Insights into geomorphic and vegetation spatial patterns within dynamic river floodplains using soft classification approaches
Thursday, 18 December 2014
Lowland rivers in broad alluvial floodplains create one of the most dynamic landscapes, governed by multiple, and commonly nonlinear, interactions among geomorphic, hydrologic, and ecologic processes. Fluvial landforms and land-cover patches composing the floodplains of lowland rivers vary in their shapes and sizes because of variations in vegetation biomass, topography, and soil composition (e.g., of abandoned meanders versus accreting bars) across space. Such floodplain heterogeneity, in turn, influences future river-channel evolution by creating variability in channel-migration rates.
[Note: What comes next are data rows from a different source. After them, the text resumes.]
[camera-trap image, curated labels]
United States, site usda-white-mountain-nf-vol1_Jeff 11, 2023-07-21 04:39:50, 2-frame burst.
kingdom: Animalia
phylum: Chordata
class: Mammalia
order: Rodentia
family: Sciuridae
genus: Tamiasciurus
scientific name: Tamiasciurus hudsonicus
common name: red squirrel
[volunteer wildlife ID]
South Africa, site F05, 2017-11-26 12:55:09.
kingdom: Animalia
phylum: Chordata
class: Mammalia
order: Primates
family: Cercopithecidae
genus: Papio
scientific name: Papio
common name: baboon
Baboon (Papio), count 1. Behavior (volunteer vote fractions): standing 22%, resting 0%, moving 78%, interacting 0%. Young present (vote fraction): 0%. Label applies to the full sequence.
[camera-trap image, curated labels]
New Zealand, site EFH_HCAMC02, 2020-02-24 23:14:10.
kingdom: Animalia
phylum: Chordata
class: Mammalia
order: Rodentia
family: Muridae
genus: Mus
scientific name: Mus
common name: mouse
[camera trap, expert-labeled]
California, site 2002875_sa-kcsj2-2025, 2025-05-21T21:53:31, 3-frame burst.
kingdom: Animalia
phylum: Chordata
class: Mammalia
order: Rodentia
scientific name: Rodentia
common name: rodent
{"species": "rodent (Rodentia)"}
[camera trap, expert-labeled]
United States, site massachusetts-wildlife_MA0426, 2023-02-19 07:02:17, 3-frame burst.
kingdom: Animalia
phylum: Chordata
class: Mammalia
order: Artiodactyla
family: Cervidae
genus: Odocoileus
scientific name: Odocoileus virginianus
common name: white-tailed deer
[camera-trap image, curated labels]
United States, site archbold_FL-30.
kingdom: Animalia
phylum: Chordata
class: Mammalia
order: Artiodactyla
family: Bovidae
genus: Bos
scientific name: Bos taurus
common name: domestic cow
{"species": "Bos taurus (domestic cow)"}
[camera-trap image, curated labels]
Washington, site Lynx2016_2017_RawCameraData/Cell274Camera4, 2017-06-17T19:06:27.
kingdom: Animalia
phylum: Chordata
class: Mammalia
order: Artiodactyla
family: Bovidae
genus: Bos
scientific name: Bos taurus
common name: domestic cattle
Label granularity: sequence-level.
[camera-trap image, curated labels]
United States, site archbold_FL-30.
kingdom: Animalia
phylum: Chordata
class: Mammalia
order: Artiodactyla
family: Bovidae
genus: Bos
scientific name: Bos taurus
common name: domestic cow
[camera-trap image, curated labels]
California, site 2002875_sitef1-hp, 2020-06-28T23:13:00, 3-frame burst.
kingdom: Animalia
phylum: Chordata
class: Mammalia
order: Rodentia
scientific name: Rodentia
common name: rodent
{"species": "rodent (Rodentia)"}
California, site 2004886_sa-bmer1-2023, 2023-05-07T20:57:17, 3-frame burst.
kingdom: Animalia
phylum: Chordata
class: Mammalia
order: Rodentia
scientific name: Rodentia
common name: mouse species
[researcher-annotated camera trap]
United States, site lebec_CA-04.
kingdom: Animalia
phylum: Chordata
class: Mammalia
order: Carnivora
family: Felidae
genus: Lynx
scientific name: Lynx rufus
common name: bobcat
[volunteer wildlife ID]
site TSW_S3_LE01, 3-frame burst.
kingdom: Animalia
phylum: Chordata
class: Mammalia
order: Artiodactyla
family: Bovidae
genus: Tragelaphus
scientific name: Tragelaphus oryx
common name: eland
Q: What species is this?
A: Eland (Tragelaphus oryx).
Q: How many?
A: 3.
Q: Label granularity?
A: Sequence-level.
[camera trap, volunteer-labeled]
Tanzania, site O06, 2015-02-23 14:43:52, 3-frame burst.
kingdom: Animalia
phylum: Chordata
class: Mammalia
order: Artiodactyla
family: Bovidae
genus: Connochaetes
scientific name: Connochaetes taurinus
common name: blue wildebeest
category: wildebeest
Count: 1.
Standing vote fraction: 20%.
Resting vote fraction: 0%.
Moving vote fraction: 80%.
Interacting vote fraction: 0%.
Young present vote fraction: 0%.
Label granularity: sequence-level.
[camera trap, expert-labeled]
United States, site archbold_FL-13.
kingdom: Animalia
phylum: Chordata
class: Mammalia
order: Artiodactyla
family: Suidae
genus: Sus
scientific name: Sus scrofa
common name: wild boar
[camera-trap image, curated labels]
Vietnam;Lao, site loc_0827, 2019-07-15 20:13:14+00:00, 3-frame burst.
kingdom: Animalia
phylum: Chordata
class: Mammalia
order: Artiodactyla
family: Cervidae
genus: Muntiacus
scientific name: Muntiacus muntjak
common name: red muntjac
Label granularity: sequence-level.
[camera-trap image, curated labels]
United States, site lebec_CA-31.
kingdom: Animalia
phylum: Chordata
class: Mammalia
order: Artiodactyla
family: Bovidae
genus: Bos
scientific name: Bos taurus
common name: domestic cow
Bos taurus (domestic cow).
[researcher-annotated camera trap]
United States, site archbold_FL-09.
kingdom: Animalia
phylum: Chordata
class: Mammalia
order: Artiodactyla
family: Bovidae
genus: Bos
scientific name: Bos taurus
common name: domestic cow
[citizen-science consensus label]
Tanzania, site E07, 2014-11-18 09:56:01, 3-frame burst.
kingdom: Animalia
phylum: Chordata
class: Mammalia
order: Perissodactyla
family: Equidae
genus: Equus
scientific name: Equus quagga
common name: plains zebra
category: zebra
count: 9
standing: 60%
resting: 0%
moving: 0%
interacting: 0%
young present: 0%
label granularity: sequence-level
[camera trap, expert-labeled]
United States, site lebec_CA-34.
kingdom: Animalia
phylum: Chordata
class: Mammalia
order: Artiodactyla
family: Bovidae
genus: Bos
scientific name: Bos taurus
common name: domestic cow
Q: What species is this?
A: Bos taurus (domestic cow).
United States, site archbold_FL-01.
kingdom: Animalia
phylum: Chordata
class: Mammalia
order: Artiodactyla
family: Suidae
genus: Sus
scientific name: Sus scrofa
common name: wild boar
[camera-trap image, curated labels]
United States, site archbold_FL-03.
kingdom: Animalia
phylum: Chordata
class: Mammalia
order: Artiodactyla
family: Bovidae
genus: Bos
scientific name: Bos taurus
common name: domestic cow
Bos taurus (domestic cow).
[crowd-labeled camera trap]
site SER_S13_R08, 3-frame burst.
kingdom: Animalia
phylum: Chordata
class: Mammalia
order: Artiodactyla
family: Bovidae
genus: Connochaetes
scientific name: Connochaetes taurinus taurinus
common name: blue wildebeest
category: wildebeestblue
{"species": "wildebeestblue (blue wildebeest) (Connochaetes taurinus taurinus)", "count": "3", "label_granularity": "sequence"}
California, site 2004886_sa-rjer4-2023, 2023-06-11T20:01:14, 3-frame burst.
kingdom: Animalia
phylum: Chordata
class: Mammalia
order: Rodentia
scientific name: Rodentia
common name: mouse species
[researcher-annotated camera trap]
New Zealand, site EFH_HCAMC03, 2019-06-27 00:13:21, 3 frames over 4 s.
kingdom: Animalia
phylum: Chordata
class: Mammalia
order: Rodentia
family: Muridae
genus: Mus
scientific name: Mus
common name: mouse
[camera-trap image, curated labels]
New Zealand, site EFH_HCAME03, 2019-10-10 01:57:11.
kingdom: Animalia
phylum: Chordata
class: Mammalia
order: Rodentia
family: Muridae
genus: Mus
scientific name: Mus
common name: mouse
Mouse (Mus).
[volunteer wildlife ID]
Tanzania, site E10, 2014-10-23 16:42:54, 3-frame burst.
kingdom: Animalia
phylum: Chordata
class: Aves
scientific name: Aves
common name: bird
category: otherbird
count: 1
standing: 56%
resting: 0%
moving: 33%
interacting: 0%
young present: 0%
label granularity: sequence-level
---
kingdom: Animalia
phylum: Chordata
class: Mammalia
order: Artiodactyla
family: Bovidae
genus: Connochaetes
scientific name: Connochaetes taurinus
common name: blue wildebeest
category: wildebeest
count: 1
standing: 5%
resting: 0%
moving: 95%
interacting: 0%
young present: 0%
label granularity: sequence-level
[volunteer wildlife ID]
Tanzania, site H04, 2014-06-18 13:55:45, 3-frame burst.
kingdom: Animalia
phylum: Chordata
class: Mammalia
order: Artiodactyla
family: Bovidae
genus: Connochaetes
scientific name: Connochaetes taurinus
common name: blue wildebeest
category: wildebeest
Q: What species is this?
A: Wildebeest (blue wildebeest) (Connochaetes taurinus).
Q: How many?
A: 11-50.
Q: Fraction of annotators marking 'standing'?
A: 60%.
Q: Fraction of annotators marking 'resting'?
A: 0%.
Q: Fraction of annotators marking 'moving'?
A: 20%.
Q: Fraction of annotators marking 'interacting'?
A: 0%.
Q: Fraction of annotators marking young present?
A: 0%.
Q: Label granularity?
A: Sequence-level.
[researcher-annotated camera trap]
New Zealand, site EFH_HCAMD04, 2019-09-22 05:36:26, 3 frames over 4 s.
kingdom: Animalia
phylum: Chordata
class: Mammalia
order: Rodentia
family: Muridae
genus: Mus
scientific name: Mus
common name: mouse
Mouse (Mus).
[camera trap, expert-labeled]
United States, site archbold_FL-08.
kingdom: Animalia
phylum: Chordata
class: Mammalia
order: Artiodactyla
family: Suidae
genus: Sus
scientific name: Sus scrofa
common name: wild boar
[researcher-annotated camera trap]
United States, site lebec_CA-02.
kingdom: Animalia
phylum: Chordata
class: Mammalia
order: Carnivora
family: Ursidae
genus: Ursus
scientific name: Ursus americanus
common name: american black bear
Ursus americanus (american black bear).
In this study, using Landsat 5 Thematic Mapper data and alternative image-classification approaches, we investigate geomorphic and vegetation spatial patterns in a dynamic large tropical river. Specifically, we examine the spatial relations between river-channel planform and fluvial-landform and land-cover patterns across the floodplain. We classify the images using both hard and soft classification algorithms. We characterize the structure of geomorphic landform and vegetation components of the floodplain by computing a range of class-level landscape metrics based on the classified images. Results indicate that comparable classification accuracies are accrued for the inherently hard and (hardened) soft classification images, ranging from 89.8% to 91.8% overall accuracy. However, soft classification images provide unique information regarding spatially-varying similarities and differences in water-column properties of oxbow lakes and the main river channel. Proximity analyses, where buffer zones along the river with distances corresponding to 5, 10, and 20 river-channel widths are constructed, reveal that the average size of forest patches first increase away from the river banks but they become sparse after a distance of 10 channel widths away from the river.